The other point is castes will only be Hindus. We have a lot of non-Hindu unrepresented groups among Christians, like Latin Christians in Kerala, all the Muslims in Kerala. After Partition, all Muslims in India are basically unrepresented and marginalized because the elite went off and comfortably created a country for themselves, as Maulana Azad said, leaving a vast majority of Muslims behind in a situation where they were a smaller minority than before. So when we say Backward Classes, we mean all these groups which are not castes, which may belong to other religions. Please remember that the Supreme Court decided that the transgenders would be a part of the Backward Classes. Now which caste or religion are transgenders? But are the transgenders stigmatized? Yes. Are they marginalized? Yes. Are they discriminated against? Yes. Are they represented? No. Therefore do they deserve to be a Backward Class and get reservation? Yes, they do. The National Commission for Backward Classes some years ago, I’m told, decided that orphans should be a Backward Class. Now orphans as a group, with a creamy-layer exclusion, are they unrepresented, powerless, marginalized, voiceless, impoverished? Yes they are. Impoverishment is a consequence of other factors – a lack of political voice, representation. So the Backward Class is a powerful category of people irrespective of caste, creed or nature of the social group who basically are voiceless and without political power. It is a fantastically powerful category that has united the voiceless across the country. Today if you are a Backward Class from Kerala and go to Kashmir and introduce yourself as such, you have instant solidarity with the voiceless and marginalized wherever you go – in Kashmir or Assam or Gujarat. So you have created a powerful framework for uniting the powerless and the voiceless, without representation across the country, across regions, religions, castes, languages. Today, these are not the Backward Classes but the Backbone Classes of India.

So this definition of a Class is much broader than the Marxist idea of a class? If so, have the Left in India played a part in the present state of affairs – from not opposing the creamy layer in 1993 to EWS today?

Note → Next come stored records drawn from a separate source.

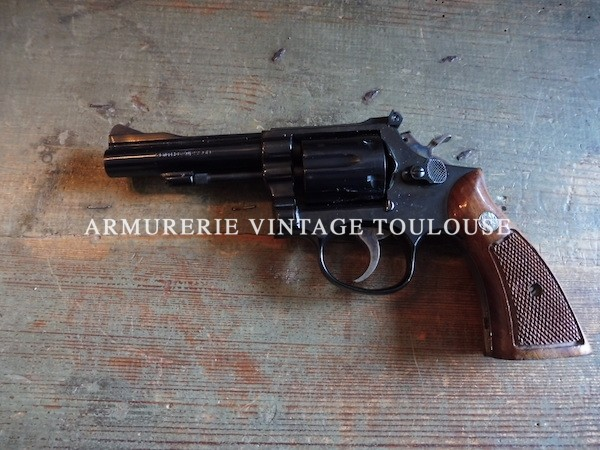Joli Revolver Smith et Wesson modèle 15 /3 en calibre 38 Spécial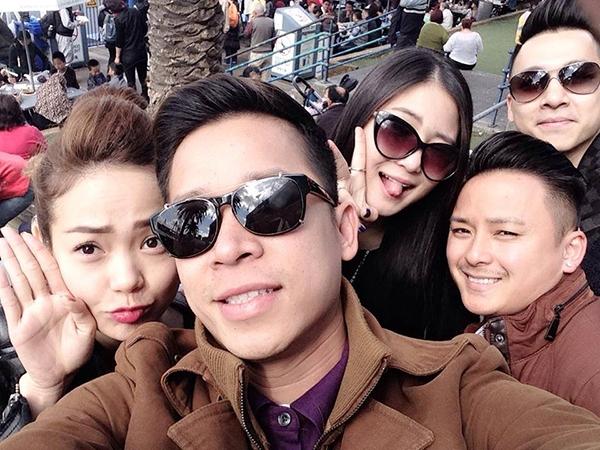 """Nhân chuyến lưu diễn dài ngày cùng nhau, trưởng nhóm Lê Hoàng đã rủ mọi người cùng chụp hình """"tự sướng"""" để lưu lại kỷ niệm. - Tin sao Viet - Tin tuc sao Viet - Scandal sao Viet - Tin tuc cua Sao - Tin cua Sao"""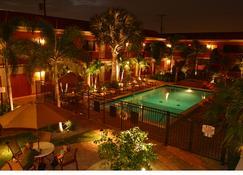 Away Inn - Lauderdale-by-the-Sea - Pool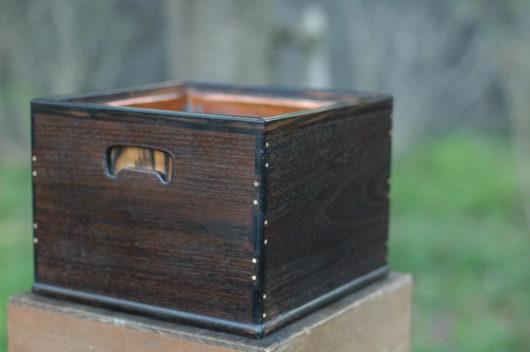 紫檀と黒柿と象牙の釘が特徴の手あぶり火鉢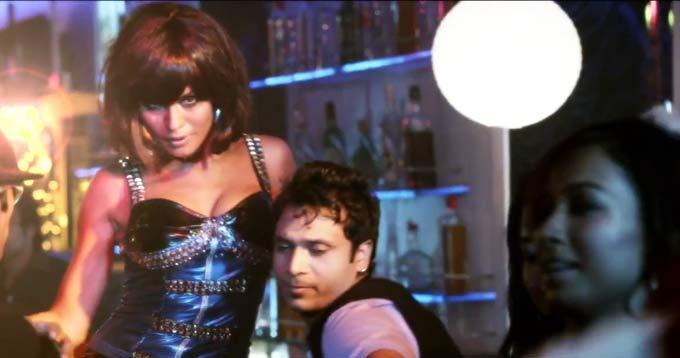 Veena Malik Hottest Still Form Her Video Raunchy Best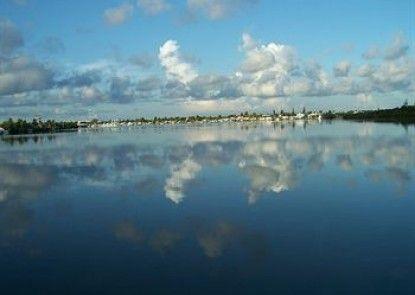 Floating Sea Cove Resort & Marina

There is more than one view in the Left. Famously, in Kerala, a very respected leader of the Communist Party, who came from a very privileged social group, a so-called upper caste, Mr N.E. Balaram – who was a very senior leader of the undivided Communist Party and later of the CPI – was strongly critical of EMS Namboodiripad’s position that reservation should be on economic grounds and not on social grounds. He was very supportive of the Mandal Commission’s recommendations. So he understood that the Backward Class was an economic class, and not a financial class based on the narrow criteria of income and real-estate assets, ignoring other wealth, social capital and so on and so forth. There is a difference between economic and financial. Economic weakness is multidimensional. There are multiple definitions of the word economic but there are four leading approaches to understanding ‘economic’. 

One of them is based on a welfare approach, which says that ‘economic’ has to do with access to the prerequisites of wellbeing, whatever they may be. So for example, the National Commission for Backward Classes (NCBC) has established 15-20 criteria for a Backward Class, which fall under four heads – social, economic, political and educational. Political means representation in the panchayats, legislatures and so on and so forth. It is after looking at these multidimensional criteria across four domains that you decide whether a group is economically weak. If you take poverty which applies to individuals and families, it is again multidimensional. If you take the Muiti-Dimensional Poverty Index (MDPI) that has been developed by the Oxford Poverty Institute and the UNDP, which is accepted by the NITI Aayog with some reservations, this again looks at multiple dimensions of poverty including social aspects. The difference is that ‘Backward Classes’ looks at the economic poverty/weakness of groups and MDPI looks at poverty of individuals and families but they are all multidimensional. The issue is that we should look at poverty and not at very limited financial criteria. 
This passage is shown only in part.